Os estudos dos efeitos da altitude sobre a performance física começaram a ser realizados depois dos Jogos Olímpicos de 1968. A competição realizada na Cidade do México, a 2,4 mil metros, registrou nas corridas de média e longa distância o triunfo de atletas de países montanhosos, como Tunísia, Etiópia e Quênia, enquanto australianos e americanos, os favoritos, mal conseguiam alcançar a linha de chegada. Pesquisas confirmaram que o treinamento em altitude elevada produzia um ganho de desempenho em provas de resistência, e alguns países, como os EUA, começaram a levar seus atletas para se condicionar em cidades montanhosas.
10) Por que a Fifa já cogitou proibir partidas oficiais de futebol nas alturas?

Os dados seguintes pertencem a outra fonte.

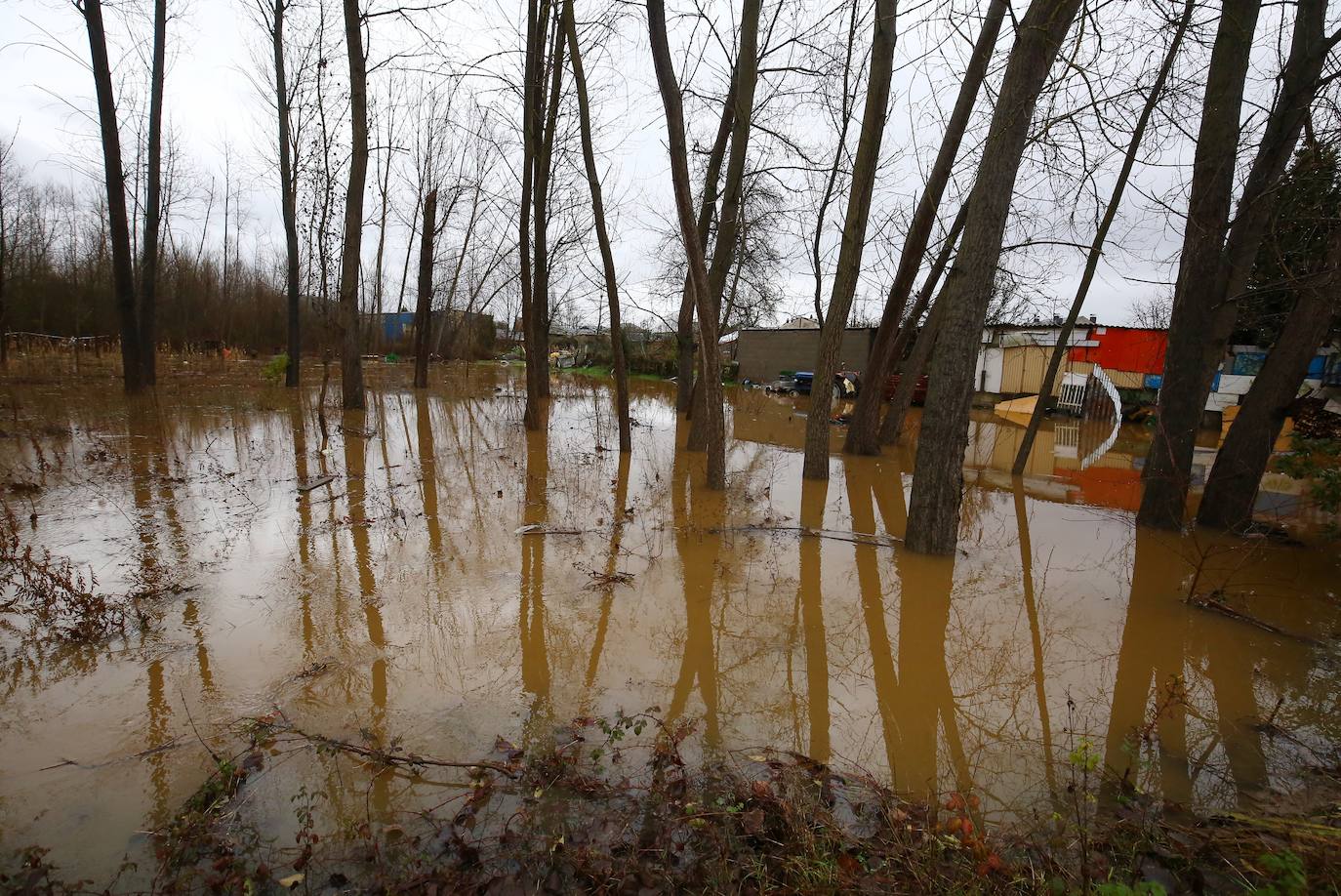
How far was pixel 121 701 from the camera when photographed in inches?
127

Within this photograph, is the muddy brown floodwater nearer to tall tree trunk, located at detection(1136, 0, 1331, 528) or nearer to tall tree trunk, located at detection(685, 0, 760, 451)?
tall tree trunk, located at detection(1136, 0, 1331, 528)

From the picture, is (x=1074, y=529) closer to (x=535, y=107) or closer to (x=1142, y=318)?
(x=535, y=107)

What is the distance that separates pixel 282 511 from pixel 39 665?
3.10 metres

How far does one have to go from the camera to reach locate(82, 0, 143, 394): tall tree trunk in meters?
11.8

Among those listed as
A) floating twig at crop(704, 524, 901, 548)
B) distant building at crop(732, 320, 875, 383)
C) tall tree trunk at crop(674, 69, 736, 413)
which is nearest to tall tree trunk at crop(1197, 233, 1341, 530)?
floating twig at crop(704, 524, 901, 548)

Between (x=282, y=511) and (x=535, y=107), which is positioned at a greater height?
(x=535, y=107)

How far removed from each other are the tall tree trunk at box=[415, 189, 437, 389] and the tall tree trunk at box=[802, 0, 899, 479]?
16044mm

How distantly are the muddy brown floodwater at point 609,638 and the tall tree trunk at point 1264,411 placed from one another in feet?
2.34

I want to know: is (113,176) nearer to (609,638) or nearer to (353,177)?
(353,177)

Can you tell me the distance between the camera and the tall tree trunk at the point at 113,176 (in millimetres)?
11773

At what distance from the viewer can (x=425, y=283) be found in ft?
72.0

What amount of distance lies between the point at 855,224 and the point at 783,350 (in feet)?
81.9

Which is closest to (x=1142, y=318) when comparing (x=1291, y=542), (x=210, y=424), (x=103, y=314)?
(x=1291, y=542)

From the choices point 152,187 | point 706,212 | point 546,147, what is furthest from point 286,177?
point 706,212
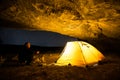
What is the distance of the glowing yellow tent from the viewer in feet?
21.7

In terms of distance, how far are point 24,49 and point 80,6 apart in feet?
10.8

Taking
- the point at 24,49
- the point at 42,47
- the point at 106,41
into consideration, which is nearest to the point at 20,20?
Result: the point at 24,49

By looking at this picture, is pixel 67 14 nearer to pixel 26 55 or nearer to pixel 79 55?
pixel 79 55

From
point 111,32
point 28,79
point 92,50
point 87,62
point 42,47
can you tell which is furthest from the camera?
point 42,47

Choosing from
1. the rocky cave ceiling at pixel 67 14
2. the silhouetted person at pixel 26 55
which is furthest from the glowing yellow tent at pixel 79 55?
the silhouetted person at pixel 26 55

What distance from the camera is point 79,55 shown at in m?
6.71

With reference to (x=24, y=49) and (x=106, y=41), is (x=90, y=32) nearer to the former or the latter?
(x=106, y=41)

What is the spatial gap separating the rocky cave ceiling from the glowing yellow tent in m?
1.12

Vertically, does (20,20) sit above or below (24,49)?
above

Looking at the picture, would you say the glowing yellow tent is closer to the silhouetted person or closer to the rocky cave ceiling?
the rocky cave ceiling

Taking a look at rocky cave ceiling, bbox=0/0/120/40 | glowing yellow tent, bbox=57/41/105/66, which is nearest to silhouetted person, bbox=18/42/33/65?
Result: rocky cave ceiling, bbox=0/0/120/40

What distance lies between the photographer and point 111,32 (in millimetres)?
8609

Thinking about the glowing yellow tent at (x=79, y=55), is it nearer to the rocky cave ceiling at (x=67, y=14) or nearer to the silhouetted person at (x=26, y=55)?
the rocky cave ceiling at (x=67, y=14)

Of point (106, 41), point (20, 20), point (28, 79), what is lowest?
point (28, 79)
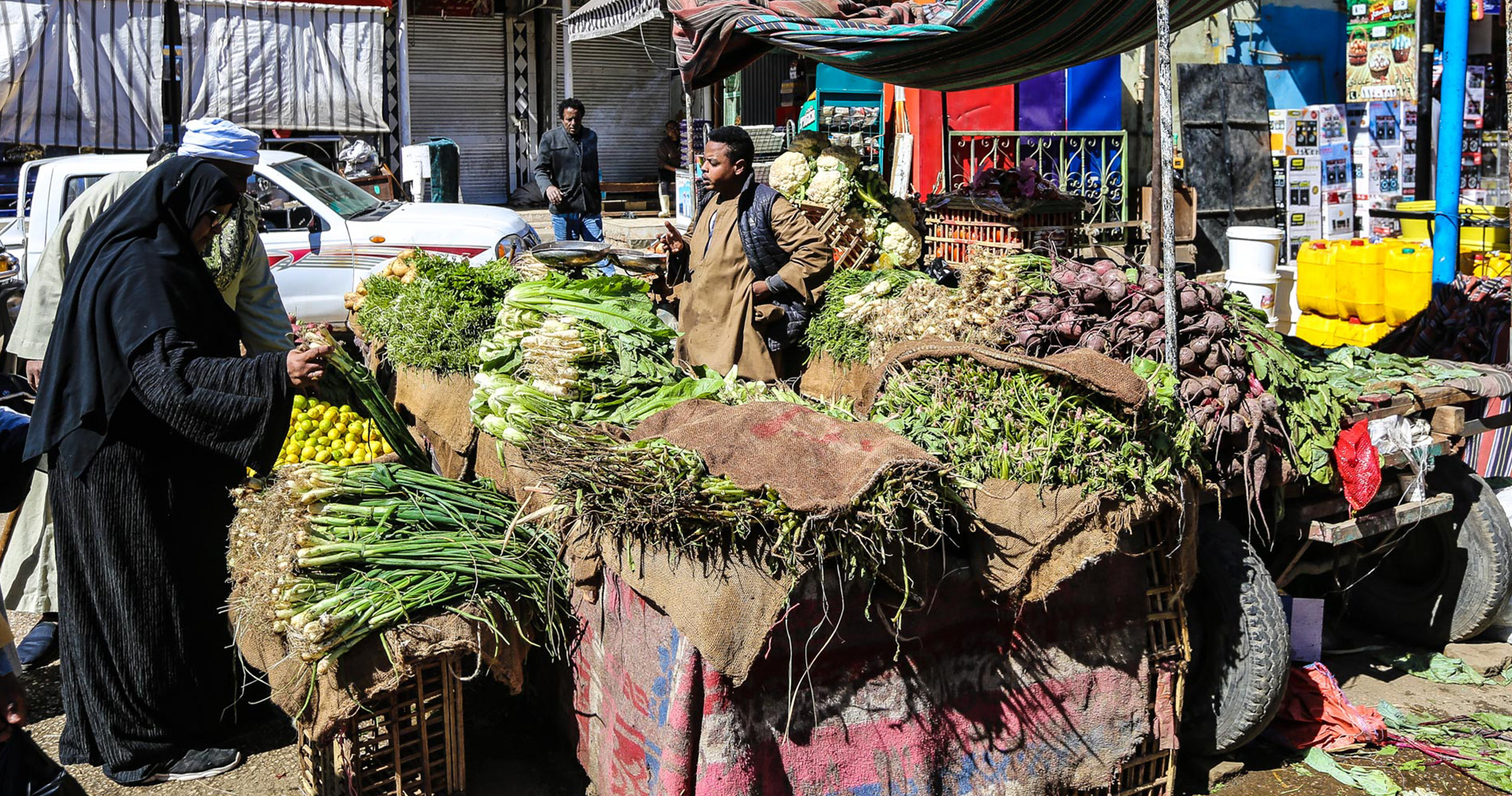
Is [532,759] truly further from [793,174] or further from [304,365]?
[793,174]

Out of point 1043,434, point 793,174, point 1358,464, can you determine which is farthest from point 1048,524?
point 793,174

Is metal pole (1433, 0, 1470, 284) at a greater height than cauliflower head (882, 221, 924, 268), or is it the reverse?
metal pole (1433, 0, 1470, 284)

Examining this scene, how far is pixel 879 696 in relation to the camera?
10.2 feet

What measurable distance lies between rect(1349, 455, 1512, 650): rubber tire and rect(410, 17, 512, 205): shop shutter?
16240 mm

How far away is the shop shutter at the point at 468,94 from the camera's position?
1811 centimetres

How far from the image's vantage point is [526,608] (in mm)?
3518

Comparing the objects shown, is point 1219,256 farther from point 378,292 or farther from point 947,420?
point 947,420

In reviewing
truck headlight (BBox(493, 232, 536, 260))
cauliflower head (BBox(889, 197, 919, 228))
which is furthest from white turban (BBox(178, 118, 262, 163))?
truck headlight (BBox(493, 232, 536, 260))

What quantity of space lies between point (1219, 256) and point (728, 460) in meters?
11.6

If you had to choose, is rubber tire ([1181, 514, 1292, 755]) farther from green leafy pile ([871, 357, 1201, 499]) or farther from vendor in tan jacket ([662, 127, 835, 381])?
vendor in tan jacket ([662, 127, 835, 381])

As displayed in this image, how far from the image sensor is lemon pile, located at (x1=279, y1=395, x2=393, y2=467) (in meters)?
4.45

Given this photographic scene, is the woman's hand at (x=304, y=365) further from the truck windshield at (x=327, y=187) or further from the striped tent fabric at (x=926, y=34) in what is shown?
the truck windshield at (x=327, y=187)

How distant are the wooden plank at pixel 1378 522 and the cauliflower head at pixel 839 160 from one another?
11.0 ft

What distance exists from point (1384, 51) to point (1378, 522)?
30.4ft
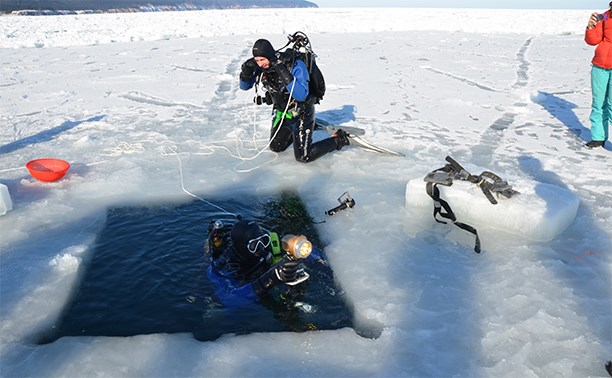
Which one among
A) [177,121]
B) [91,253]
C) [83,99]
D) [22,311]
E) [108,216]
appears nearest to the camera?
[22,311]

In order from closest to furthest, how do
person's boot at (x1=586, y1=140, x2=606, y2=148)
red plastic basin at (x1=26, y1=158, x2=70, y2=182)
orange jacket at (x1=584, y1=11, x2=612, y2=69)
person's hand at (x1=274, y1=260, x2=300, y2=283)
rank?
person's hand at (x1=274, y1=260, x2=300, y2=283) < red plastic basin at (x1=26, y1=158, x2=70, y2=182) < orange jacket at (x1=584, y1=11, x2=612, y2=69) < person's boot at (x1=586, y1=140, x2=606, y2=148)

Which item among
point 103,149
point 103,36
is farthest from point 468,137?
point 103,36

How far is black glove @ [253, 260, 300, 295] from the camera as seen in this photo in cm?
316

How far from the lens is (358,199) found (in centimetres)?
508

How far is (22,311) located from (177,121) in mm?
5269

Por um motivo bem curioso, mas que faz sentido, pelo que vemos aqui no Brasil. O calendário intenso do futebol não permite que times e seleções tenham tempo suficiente para a adaptação à altitude. As equipes das outras regiões reclamam do deseqüilíbrio provocado por esse fator nas disputas. O Equador, por exemplo, foi às duas últimas Copas do Mundo graças aos bons resultados obtidos em Quito. Na Libertadores, diversos clubes brasileiros sofrem nos duelos com equipes muito inferiores tecnicamente – o Grêmio ganhou da LDU por 4 a 0 aqui na Arena e conseguiu ontem um suado 3 a 2 em Quito. Mas, quando se falou em veto a jogos na altitude, houve uma forte reação dos países andinos, inclusive com promessa de boicote às competições internacionais.